La revanche du réel
On s'y attendait. Durant l'été, ce fut la vengeance de la consommation et du plaisir. Après avoir été séquestré et sevré pendant des mois, tout le monde a voulu profiter de la vie. La conséquence en a été une explosion des cas de covid et de l'inflation. Mais ce fut aussi la redécouverte de l'importance de l'économie tangible, celle du réel.
Il y a un dessin de presse qui m'a toujours interpellé: c'est un chef de restaurant qui répond au téléphone et qui dit à son interlocuteur: «Nous sommes désolés, mais nous ne pouvons pas vous envoyer de pizza en annexe d'un courriel!» On peut rêver qu'un jour, on puisse le faire en l'imprimant en 3D, mais pour le moment, c'est impossible. On ne boit pas du bitcoin, on ne mange pas du Netflix.
Pendant la pandémie, nous avons vécu dans un monde irréel. Tout était «E», que ce soit le commerce, la médecine, l'éducation, les paiements, tout pouvait se faire électroniquement et sur écran. Nous avons vécu dans une bulle virtuelle où la distinction entre le réel et l'irréel s'estompait. On a oublié que la nouvelle économie ne pouvait survivre sans l'ancienne, celle qui gère le tangible.

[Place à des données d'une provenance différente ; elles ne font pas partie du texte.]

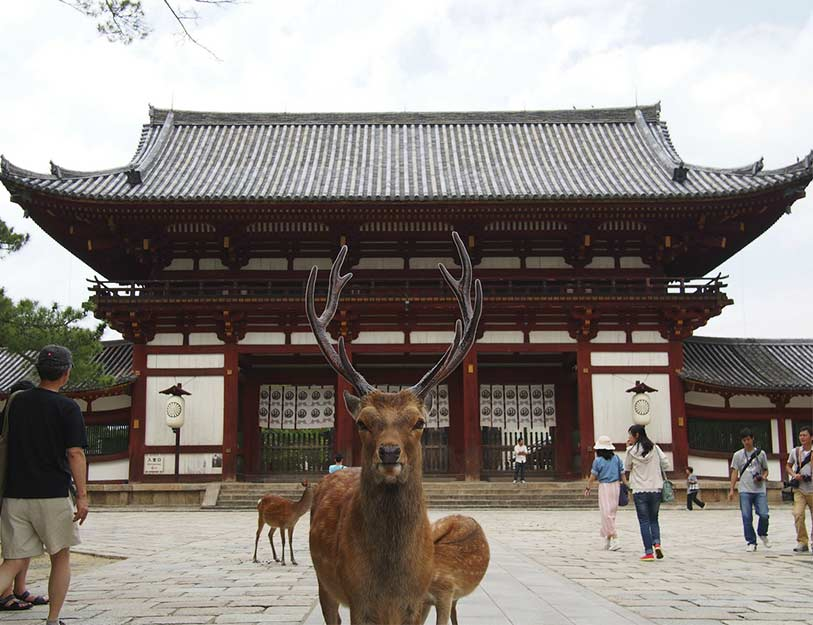japon visiter nara le guide. Black Bedroom Furniture Sets. Home Design Ideas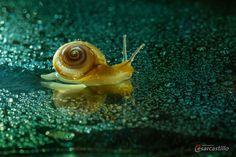 Snail by castillocesar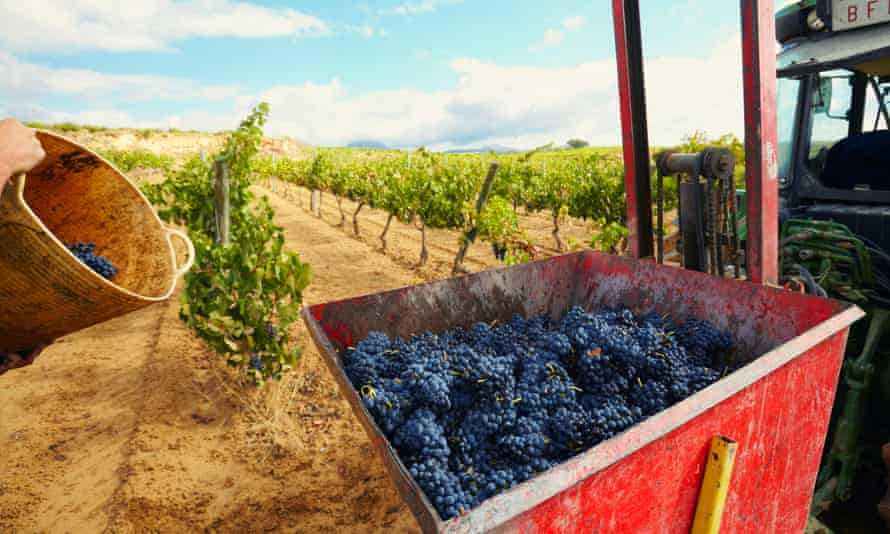 Harvesting of tempranillo grapes in Lanciego, in the Basque country province of Álava.
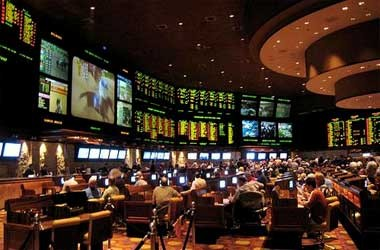 Casino sports betting back and lay betting betfair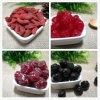 Perfect Quality Dried Fruits From Shandong Guanghua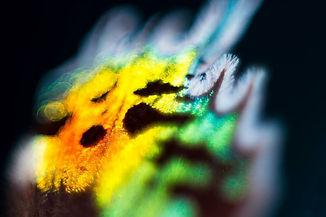 fotograf_abstrakt_01-.jpg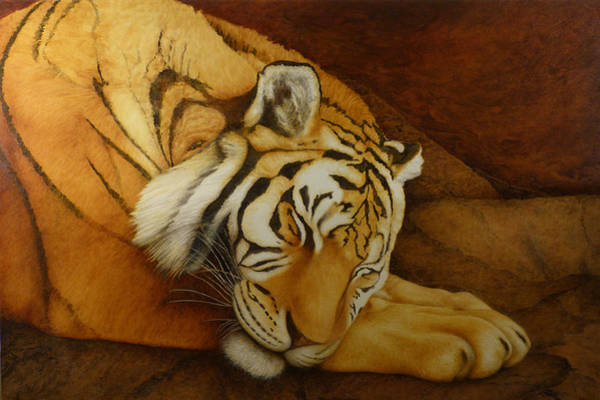 Acrilic Painting - Sleeping Tiger by Norm Holmberg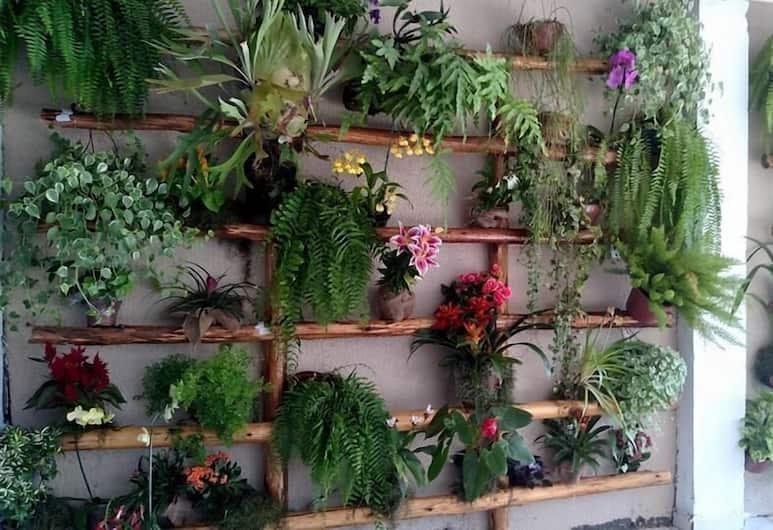 Pousada da Felicidade, Rio de Janeiro, Garden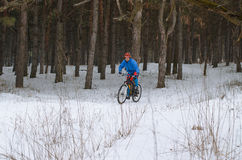 Cyclist on the mountain bike, extreme winter riding in the fores. T. A man rides a bicycle Stock Photos
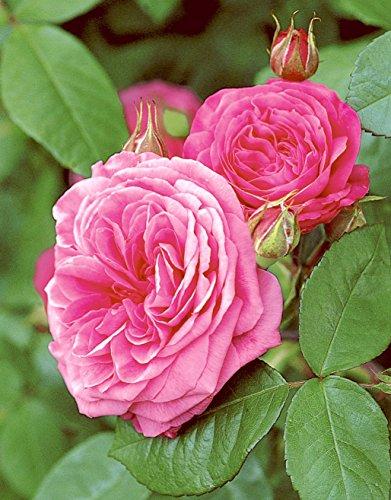 'Gertrude Jekyll' -R-, Englische Stamm-Rose (David Austin) im Container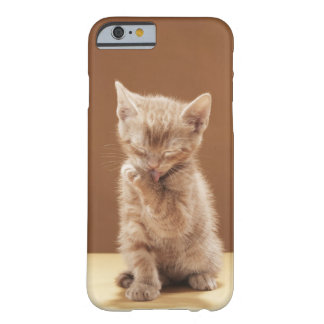Kitten grooming barely there iPhone 6 case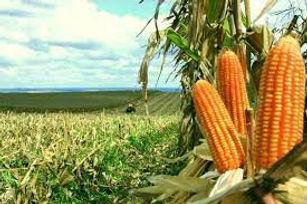 Fazenda de milho 3.jpg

Amazon règne sur le commerce en ligne. Mais elle excelle aussi dans la logistique. Par exemple, elle a investi considérablement dans sa flotte d'avions pour livrer les produits qu'elle vend sur ces plateformes. Aujourd'hui, Amazon opère plus de 164 vols par jour aux Etats-Unis et 70% des Américains vivent à moins de 150 km d'un aéroport où la compagnie est présente. Le succès d'Amazon, c'est aussi de maîtriser le réel.
Il en est de même pour le transport maritime. L'explosion de la consommation a conduit à une congestion sans précédent des ports. Aux Etats-Unis, les importations ont augmenté de 20% en juillet par rapport à l'année dernière et de 11% par rapport à 2019. De nouveau, dans presque tous les grands ports du monde, on voit des bateaux en attente de déchargement. En ce moment, il y en a plus de 40 au large de Los Angeles.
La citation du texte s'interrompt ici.